Required task:
Quote verbatim every line from the one containing "Looking carefully, does" through the last line of the entries below, and nothing else.

— Begin —

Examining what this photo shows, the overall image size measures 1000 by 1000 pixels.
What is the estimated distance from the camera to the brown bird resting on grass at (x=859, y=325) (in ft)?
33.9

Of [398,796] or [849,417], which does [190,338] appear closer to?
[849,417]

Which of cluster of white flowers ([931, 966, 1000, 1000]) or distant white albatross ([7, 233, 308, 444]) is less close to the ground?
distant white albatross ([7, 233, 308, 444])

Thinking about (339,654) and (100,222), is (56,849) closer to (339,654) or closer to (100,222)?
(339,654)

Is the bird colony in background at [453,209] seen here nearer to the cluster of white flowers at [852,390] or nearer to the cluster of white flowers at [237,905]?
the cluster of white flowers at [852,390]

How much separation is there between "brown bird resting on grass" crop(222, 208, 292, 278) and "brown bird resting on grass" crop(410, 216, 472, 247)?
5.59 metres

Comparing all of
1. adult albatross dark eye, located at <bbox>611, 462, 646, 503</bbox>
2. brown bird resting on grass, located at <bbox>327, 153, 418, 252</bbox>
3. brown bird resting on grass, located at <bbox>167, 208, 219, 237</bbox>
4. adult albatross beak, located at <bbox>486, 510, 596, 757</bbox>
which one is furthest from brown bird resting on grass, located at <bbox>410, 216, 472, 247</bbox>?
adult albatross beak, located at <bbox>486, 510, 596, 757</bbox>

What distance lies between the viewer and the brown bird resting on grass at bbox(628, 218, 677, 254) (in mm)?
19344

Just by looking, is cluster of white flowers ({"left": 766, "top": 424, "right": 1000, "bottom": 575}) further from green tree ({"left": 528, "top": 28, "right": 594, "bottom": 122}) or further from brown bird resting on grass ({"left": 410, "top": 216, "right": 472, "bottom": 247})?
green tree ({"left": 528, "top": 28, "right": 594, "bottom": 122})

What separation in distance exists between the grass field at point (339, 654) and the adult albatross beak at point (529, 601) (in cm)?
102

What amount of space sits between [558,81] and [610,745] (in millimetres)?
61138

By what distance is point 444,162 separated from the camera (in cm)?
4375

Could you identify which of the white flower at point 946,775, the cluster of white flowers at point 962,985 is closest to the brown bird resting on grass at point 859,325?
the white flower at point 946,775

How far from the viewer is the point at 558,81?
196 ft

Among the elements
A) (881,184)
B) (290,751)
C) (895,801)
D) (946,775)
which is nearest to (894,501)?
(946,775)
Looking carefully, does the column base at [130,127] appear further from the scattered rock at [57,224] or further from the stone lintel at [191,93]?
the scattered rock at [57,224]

— End —

Answer in full:
Looking carefully, does the column base at [130,127] appear further from the scattered rock at [57,224] or further from the stone lintel at [191,93]?
the scattered rock at [57,224]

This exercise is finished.